- Objective: Reproduce word for word the part of the biography of Sir Robert Wade-Gery starting at "Wade-Gery was educated" and ending at "death in 2015.".

Start Selected extract

Sir Robert Wade-Gery  (22 April 1929 – 16 February 2015) was a British diplomat who was High Commissioner to India 1982–87.

Biography
Wade-Gery was born in Oxford on 22 April 1929. His father, Theodore Wade-Gery was an ancient historian and fellow of Wadham College, Oxford and his mother was Vivian Whitfield, an archaeologist. 

Wade-Gery was educated at Winchester College and New College, Oxford, where he achieved a double first class degree. He then passed the examination to become a Fellow of All Souls 1951–58; subsequently he was a "Fifty-Pound Fellow" 1959–73 and a "Two-Year Fellow" 1987–89; he was an Honorary Fellow from 2011 until his death in 2015. 

On 16 June 1962, he married Sarah Marris and they had two children together. He died, after having a stroke, on the 16 February 2015 in Gloucestershire.

Wade-Gery was appointed CMG in the Queen's Birthday Honours of 1979, knighted KCMG in the New Year Honours of 1983 and given the additional knighthood of KCVO in November 1983.

Career
 Exempted from national service due to poor eyesight, he joined the Foreign Service in 1951 and served at Bonn, Tel Aviv and Saigon as well as posts at the Foreign Office (later the Foreign and Commonwealth Office). His Saigon posting was during the Vietnam War, including a period where the American Embassy across the road was captured by the Viet Cong and his wife and daughter had to be evacuated.. 

He was Minister at Madrid 1973–77 and at Moscow 1977–79, deputy Secretary of the Cabinet 1979–82, and High Commissioner to India 1982–87. He then left the Diplomatic Service and was a director of Barclays Capital 1987–99. He was a member and treasurer (1991–2005) of the International Institute for Strategic Studies, and was chairman of the governors of the School of Oriental and African Studies, University of London (1990–1999).

End Selected extract
Start Data excerpts

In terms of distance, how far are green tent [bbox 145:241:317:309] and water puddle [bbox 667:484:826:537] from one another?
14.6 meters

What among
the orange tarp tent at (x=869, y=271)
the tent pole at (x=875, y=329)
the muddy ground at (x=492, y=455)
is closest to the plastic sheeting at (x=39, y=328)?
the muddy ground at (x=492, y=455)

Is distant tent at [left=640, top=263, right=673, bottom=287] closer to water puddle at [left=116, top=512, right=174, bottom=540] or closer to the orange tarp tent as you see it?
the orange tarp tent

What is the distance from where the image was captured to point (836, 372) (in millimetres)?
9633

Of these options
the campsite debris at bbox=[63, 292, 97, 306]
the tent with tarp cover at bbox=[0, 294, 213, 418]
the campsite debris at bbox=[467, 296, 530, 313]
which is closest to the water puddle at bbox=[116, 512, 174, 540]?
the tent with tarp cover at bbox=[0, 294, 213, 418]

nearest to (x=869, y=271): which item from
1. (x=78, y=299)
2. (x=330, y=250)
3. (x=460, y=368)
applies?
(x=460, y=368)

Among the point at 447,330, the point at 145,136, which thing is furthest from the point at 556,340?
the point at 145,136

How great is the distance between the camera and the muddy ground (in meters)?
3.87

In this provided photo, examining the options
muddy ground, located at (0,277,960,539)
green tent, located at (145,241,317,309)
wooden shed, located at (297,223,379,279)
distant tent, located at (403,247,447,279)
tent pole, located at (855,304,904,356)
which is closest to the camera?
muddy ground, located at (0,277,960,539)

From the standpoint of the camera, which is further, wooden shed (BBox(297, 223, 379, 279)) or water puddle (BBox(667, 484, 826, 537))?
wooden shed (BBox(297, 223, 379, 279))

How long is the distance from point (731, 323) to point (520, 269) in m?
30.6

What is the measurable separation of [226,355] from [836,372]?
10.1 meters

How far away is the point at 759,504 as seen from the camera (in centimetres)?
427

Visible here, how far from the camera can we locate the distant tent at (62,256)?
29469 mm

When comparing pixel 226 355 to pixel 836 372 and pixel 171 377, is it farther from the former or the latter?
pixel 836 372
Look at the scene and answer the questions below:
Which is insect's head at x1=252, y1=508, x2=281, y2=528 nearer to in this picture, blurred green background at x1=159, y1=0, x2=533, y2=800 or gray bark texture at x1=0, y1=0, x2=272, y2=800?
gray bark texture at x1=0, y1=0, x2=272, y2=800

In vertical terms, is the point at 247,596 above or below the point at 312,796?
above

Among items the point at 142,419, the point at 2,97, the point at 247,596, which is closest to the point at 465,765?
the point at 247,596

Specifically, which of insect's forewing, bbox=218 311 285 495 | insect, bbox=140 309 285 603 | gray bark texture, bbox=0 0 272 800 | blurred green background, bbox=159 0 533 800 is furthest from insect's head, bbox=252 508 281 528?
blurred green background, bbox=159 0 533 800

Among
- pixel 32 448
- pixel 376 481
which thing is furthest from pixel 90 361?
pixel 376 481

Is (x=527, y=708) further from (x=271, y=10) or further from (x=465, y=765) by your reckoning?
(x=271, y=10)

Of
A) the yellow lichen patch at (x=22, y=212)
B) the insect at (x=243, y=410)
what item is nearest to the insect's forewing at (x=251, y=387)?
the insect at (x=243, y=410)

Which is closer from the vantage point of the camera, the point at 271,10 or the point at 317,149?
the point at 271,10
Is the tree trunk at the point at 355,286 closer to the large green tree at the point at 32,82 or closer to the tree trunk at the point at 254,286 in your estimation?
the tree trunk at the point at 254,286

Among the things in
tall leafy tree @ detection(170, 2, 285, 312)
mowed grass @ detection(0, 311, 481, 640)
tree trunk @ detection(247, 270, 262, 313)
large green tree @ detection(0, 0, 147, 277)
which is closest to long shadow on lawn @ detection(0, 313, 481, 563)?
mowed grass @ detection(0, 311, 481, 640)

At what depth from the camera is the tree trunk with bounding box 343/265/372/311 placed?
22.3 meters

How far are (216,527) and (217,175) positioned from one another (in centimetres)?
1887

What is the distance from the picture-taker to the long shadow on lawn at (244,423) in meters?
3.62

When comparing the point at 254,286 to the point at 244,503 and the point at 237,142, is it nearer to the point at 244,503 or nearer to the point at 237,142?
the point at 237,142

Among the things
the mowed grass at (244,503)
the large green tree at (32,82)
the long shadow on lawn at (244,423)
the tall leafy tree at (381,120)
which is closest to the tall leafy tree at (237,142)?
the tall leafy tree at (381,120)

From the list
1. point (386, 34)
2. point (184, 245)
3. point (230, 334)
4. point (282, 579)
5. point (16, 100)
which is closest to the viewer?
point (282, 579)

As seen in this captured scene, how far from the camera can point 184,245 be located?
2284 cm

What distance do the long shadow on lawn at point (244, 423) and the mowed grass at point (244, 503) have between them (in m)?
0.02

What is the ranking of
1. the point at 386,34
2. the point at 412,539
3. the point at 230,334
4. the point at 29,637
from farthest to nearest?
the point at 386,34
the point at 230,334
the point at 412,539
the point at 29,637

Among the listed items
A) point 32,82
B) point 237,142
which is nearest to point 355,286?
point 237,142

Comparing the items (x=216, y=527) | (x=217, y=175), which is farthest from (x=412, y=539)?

End Data excerpts

- The output:
Wade-Gery was educated at Winchester College and New College, Oxford, where he achieved a double first class degree. He then passed the examination to become a Fellow of All Souls 1951–58; subsequently he was a "Fifty-Pound Fellow" 1959–73 and a "Two-Year Fellow" 1987–89; he was an Honorary Fellow from 2011 until his death in 2015.